Right to marry - why do we want it?

OK all you haters out there, stop trying to convince the world that domestic partnership gives us all the same rights as you get being married. It does not.

For instance:

Friends of mine that have been together for close to twenty years recently had a death in their family. They work together at a large company that delivers packages and they do not drive brown trucks. I will call them Driver A and Driver B for this story.

Driver A's father has been ill for a long time and sadly he died last Tuesday. Driver A was given bereavement leave to go home to bury her father. Driver B was told she was not entitled to any leave at all.

Driver B called the human resource department of said package delivery company and was told that as only a domestic partner she was not entitled to any leave at all. If she was married then the father of her partner of nearly twenty years would be considered family and she would be entitled to leave or if she lived in San Francisco and worked for the company there she would be entitled to mourn the death of this man.

Turns out Driver B had to beg and plead for the delivery company to get someone to cover her shift on Friday so that she could get up at the crack of dawn and drive for hours to attend the funeral of the father of her partner.

So tell me again how domestic partnership gives us all the rights we need.




2 comments:

Anonymous said...

How very sad for both of our friends.
This is probably one of the more common discrepancy issues between being married and D.P. but there are many...hospital visitation, estate issues, pensions, etc., etc.
Shame on that delivery company, not the brown one, for not doing the right thing. (And we all know how many of our gay bros and sista's work for this company!)Jeanne - forgot my gmail password.

Andrea said...

As I creep up on my 8th wedding anniversary, I remain completely baffled by the argument that gay marriage would somehow "damage" mine.
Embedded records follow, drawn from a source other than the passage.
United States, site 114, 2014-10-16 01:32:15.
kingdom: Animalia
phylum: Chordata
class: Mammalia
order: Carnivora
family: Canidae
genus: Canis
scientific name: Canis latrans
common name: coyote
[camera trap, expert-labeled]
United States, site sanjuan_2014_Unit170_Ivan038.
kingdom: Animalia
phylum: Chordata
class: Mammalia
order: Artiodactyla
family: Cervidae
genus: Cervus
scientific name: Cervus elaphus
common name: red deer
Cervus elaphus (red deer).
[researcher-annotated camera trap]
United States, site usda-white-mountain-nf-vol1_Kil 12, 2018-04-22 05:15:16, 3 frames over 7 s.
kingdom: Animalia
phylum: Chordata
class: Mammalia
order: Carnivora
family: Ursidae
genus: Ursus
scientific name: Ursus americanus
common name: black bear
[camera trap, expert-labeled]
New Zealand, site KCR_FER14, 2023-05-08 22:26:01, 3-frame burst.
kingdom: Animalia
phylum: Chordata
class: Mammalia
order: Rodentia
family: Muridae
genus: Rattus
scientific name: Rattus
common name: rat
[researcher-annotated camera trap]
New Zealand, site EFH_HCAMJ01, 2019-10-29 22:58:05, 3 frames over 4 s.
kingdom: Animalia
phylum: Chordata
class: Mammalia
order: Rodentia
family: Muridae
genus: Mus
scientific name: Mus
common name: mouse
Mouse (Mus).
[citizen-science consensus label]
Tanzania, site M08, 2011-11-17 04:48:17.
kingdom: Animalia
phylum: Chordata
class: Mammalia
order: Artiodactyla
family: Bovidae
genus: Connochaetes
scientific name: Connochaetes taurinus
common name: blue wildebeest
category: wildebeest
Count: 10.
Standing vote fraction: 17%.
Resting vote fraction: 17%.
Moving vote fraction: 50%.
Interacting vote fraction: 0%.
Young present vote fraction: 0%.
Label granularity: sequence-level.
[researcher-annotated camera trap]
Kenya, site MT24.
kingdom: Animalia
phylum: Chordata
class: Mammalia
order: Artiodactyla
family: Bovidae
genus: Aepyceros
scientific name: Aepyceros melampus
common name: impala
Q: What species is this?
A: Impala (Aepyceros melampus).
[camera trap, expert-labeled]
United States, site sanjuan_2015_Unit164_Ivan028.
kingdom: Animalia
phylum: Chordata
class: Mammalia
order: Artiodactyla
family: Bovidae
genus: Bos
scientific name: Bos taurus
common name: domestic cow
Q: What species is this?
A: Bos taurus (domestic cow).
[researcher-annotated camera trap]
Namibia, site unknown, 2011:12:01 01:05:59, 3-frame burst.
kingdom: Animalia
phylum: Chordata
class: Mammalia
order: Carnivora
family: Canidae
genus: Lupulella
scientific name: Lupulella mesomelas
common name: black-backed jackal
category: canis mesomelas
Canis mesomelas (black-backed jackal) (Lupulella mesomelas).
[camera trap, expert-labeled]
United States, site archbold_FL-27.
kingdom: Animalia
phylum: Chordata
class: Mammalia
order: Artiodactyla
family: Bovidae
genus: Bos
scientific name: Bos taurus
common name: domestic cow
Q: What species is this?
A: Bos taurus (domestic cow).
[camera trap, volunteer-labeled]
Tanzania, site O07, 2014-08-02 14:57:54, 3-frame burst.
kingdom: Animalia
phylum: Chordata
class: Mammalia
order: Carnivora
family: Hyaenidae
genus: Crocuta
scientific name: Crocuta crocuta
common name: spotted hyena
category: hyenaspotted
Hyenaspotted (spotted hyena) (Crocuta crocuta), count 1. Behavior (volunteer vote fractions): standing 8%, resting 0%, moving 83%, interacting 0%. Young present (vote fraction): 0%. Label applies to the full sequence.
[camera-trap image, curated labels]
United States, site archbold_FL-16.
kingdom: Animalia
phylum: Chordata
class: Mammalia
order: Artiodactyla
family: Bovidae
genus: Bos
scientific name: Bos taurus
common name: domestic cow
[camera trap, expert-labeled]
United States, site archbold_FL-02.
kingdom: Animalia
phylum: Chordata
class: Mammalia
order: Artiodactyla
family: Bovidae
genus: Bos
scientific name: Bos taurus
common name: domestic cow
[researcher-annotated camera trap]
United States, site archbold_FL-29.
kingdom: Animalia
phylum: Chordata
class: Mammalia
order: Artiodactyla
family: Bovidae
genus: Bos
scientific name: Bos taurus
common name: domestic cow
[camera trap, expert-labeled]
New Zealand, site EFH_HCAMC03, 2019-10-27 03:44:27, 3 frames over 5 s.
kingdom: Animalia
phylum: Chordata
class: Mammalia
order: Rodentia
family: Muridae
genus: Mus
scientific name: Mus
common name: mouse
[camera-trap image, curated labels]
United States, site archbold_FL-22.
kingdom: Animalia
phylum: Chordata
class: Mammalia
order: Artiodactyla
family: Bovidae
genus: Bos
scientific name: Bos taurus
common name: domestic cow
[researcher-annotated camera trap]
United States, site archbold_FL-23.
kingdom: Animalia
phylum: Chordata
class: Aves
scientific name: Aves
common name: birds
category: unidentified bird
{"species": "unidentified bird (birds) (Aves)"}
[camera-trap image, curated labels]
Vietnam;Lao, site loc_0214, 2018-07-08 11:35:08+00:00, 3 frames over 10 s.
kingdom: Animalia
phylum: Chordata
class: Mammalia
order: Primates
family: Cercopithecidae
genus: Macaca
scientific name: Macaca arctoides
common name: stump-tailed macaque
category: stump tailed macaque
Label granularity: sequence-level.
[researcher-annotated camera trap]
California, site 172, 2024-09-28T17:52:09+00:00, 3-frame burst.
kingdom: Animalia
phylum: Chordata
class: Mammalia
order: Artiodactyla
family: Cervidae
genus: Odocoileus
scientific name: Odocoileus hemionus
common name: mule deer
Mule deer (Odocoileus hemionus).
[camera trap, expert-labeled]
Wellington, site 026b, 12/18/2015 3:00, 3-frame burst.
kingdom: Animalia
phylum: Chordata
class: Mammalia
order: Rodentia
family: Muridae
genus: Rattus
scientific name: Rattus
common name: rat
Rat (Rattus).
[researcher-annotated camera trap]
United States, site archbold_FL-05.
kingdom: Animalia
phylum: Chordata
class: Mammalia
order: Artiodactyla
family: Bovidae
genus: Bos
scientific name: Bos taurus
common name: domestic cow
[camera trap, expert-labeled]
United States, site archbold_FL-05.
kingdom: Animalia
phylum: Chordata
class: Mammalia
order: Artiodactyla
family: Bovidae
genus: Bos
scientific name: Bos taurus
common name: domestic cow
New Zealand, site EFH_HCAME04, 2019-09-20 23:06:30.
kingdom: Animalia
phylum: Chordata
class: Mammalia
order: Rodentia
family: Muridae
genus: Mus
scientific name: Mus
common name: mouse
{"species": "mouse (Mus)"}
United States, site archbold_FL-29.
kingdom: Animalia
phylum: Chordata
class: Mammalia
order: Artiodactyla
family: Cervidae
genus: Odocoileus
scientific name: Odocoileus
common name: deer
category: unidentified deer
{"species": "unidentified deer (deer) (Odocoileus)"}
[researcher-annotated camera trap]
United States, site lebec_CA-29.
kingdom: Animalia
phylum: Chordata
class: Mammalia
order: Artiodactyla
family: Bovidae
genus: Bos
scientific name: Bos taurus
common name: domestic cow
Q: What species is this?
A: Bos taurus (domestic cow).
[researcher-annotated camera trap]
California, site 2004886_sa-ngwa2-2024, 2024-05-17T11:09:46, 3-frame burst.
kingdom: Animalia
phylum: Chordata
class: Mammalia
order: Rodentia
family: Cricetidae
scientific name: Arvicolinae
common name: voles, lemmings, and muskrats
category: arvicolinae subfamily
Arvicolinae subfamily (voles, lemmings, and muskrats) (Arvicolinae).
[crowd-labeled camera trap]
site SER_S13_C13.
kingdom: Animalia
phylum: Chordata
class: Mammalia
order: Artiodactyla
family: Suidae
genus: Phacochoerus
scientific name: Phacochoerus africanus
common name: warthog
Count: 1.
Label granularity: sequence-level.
In fact, I feel that my marriage is weaker because it is a legal protection to which I am entitled while others are not. I feel like I am discriminating. Like belonging to a sexist country club or something. I get really annoyed when unmarried het friends pooh-pooh marriage, especially the ones who have kids with someone they never married. I feel like they are leaving their children unprotected. Like not having life insurance when you are eligible and can afford it. No one with half a brain should do this to people they love: deny them protections that the law ought to extend to every person. Anyway, I got to actually make the argument to a family member the other day that gay marriage would have saved my parents marriage. If it had been legal when they married, they might both have been able to marry people they loved for the rest of their lives.